Data entries:
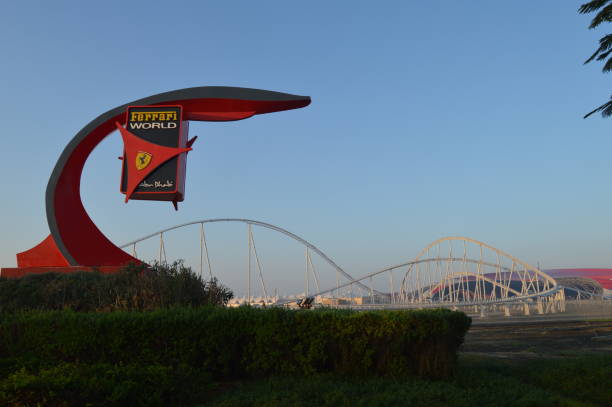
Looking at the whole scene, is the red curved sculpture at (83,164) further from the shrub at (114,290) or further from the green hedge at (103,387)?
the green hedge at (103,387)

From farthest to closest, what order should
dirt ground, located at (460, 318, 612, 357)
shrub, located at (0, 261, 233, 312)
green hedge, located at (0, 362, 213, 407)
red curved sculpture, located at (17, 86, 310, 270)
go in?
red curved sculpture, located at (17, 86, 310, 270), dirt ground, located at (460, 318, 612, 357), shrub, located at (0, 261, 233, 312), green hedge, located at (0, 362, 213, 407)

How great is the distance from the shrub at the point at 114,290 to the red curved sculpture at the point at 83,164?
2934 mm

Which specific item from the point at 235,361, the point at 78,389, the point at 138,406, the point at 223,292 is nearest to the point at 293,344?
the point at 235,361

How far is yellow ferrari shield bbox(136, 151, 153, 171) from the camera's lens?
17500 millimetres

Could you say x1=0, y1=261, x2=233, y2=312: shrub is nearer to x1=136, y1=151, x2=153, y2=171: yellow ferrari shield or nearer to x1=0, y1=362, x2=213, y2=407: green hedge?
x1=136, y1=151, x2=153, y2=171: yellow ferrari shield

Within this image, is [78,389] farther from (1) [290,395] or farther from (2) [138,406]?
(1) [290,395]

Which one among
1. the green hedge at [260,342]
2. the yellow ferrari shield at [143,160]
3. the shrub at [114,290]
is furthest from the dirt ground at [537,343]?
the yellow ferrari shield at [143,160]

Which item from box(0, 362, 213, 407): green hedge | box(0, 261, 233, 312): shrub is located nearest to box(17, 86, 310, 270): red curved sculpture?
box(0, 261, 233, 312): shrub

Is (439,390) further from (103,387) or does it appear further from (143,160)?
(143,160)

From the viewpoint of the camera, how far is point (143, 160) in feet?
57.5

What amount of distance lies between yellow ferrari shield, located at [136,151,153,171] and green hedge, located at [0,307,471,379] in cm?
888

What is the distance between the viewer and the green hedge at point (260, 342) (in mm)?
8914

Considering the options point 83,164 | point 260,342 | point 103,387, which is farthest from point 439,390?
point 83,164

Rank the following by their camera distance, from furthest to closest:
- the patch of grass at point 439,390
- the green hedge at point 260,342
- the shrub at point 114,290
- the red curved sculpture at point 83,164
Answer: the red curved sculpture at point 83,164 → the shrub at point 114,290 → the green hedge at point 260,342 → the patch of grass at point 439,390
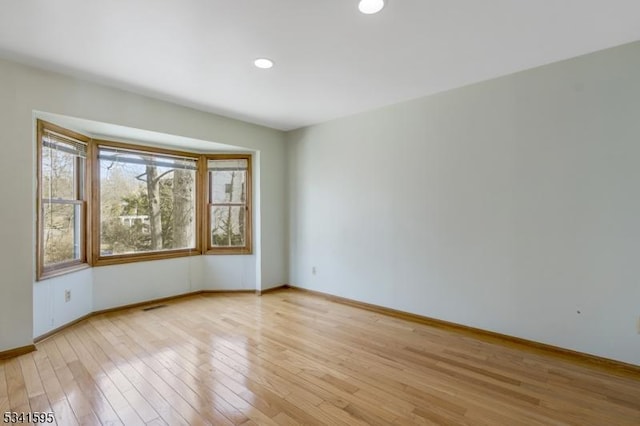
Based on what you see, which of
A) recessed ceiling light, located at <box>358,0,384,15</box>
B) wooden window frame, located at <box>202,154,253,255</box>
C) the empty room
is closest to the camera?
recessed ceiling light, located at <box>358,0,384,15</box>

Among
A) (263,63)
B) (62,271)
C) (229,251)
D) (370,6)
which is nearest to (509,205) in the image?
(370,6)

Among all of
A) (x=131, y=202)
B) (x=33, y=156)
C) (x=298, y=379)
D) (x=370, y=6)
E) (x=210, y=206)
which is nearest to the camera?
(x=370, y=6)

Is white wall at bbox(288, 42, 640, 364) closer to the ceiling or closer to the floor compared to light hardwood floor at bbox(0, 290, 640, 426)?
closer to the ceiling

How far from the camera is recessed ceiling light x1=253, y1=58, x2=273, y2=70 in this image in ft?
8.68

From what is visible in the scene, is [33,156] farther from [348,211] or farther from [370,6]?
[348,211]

TASK
Reproduce all of the data above word for word, leaving out the pictures.

ANSWER TO THIS EXERCISE
Looking at the whole scene, is the red curved sculpture at (83,164) further from the shrub at (114,290) or further from the green hedge at (103,387)?
the green hedge at (103,387)

From farthest to closest, what order should
dirt ground, located at (460, 318, 612, 357)
shrub, located at (0, 261, 233, 312)
green hedge, located at (0, 362, 213, 407)
red curved sculpture, located at (17, 86, 310, 270)
go in?
red curved sculpture, located at (17, 86, 310, 270), dirt ground, located at (460, 318, 612, 357), shrub, located at (0, 261, 233, 312), green hedge, located at (0, 362, 213, 407)

How great is the distance from the shrub at the point at 114,290 to the red curved sculpture at the point at 83,164?
2934 mm

Which specific item from the point at 235,361, the point at 78,389, the point at 138,406, the point at 223,292 is nearest to the point at 293,344?
the point at 235,361

How far is yellow ferrari shield bbox(136, 151, 153, 171) from the camera's lens?
17500 millimetres

Could you say x1=0, y1=261, x2=233, y2=312: shrub is nearer to x1=136, y1=151, x2=153, y2=171: yellow ferrari shield or nearer to x1=0, y1=362, x2=213, y2=407: green hedge?
x1=136, y1=151, x2=153, y2=171: yellow ferrari shield

Within this image, is [78,389] farther from (1) [290,395] or farther from (2) [138,406]?
(1) [290,395]

Which one among
1. the green hedge at [260,342]
2. the yellow ferrari shield at [143,160]
3. the shrub at [114,290]
is furthest from the dirt ground at [537,343]?
the yellow ferrari shield at [143,160]

Which item from box(0, 362, 213, 407): green hedge | box(0, 261, 233, 312): shrub is located nearest to box(17, 86, 310, 270): red curved sculpture?
box(0, 261, 233, 312): shrub

Is (439,390) further from (103,387) or does it appear further from (143,160)?
(143,160)

From the viewpoint of the camera, how far is point (143, 160) in feet?
57.5

What amount of distance lies between yellow ferrari shield, located at [136,151,153,171] and green hedge, located at [0,307,471,379] in cm?
888

What is the distance between the viewer and the green hedge at point (260, 342) (in mm)?
8914

Considering the options point 83,164 | point 260,342 | point 103,387, which is farthest from point 439,390?
point 83,164

Rank the following by their camera distance, from furthest to closest:
- the patch of grass at point 439,390
- the green hedge at point 260,342
- the shrub at point 114,290
- the red curved sculpture at point 83,164
Answer: the red curved sculpture at point 83,164 → the shrub at point 114,290 → the green hedge at point 260,342 → the patch of grass at point 439,390
Based on what you see, which of
A) recessed ceiling light, located at <box>358,0,384,15</box>
B) wooden window frame, located at <box>202,154,253,255</box>
C) the empty room
is closest to the camera?
recessed ceiling light, located at <box>358,0,384,15</box>

Among
A) (263,63)
B) (62,271)
C) (229,251)
D) (370,6)
which is nearest to (509,205) in the image?
(370,6)

Among all of
A) (x=131, y=202)
B) (x=33, y=156)
C) (x=298, y=379)
D) (x=370, y=6)
E) (x=210, y=206)
which is nearest to the camera?
(x=370, y=6)

Is white wall at bbox(288, 42, 640, 364) closer to the ceiling or closer to the floor compared to light hardwood floor at bbox(0, 290, 640, 426)?
closer to the ceiling

How far from the camera is recessed ceiling light x1=253, y1=58, x2=273, y2=70 in this image in ft?
8.68

From what is visible in the scene, is [33,156] farther from [348,211] or farther from [370,6]?
[348,211]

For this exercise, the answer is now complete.